▸ ASSIGNMENT
Pick up the forum post on federal transfer payments below where it stops, and continue it from its last sentence.

▸ DOCUMENT TEXT
◆ ◆ ◆ ◆ ◆ ◆ ◆

Post by Simon_Jester »

The problem is that (as we've seen in the US) one of the main functions of a federal government is to oversee transfer payments between richer and poorer parts of the same nation. These payments are a de facto necessity as long as development is not uniform unless you want the poorer parts of the country to decay to primitive levels. In the US, for instance, predominantly rural states almost never pay as much in taxes as they receive in federal funds. If the federal government weren't collecting taxes from the prosperous coastal and urban areas, and spending a disproportionate share of the money in rural states, the US would probably be a patchwork confederation of First and Third World economic conditions, with broad swathes of the country being at about the same economic level as, say, former Warsaw Pact countries.

[Ironically these states are also hotbeds of fanatical anti-tax, anti-federal-spending political sentiment... :banghead: ]
AniThyng wrote:
Broomstick wrote:When conditions are wildly different the rules under which people live should take that into account. Rules that work for a crowded urban center like London probably won't be applicable to somewhere more rural and vice versa.

◆ ◆ ◆ ◆ ◆ ◆ ◆

▸ INFORMATION SUPPLIED
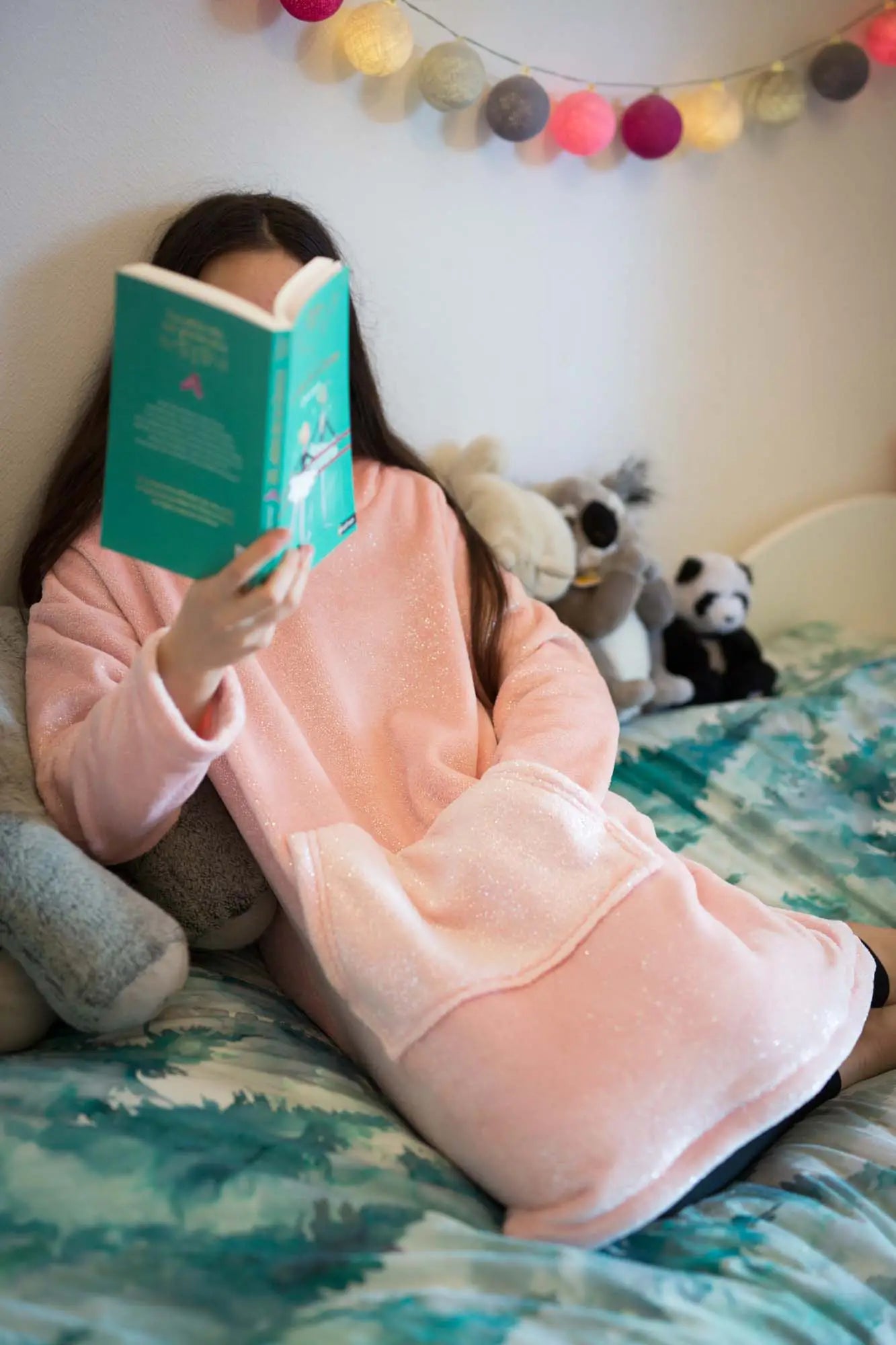 Adolescente en sweat doudou Casimir rose pailleté, assise sur un lit, en train de lire - patron de couture Kandix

◆ ◆ ◆ ◆ ◆ ◆ ◆

▸ ANSWER TO THE EXERCISE
That doesn't mean you should split everything into separate little countries.
I think the problem is more what to do with all those other crowded urban centers in England that aren't London. Manchester, Liverpool, Birmingham etc.
Also that those urban centers, unlike London, don't receive an economic boost from the London financial sector. So policies that work for London aren't working for Manchester, and yet policies that work for the village of Upper Obscurity wouldn't work for Manchester either, or vice versa.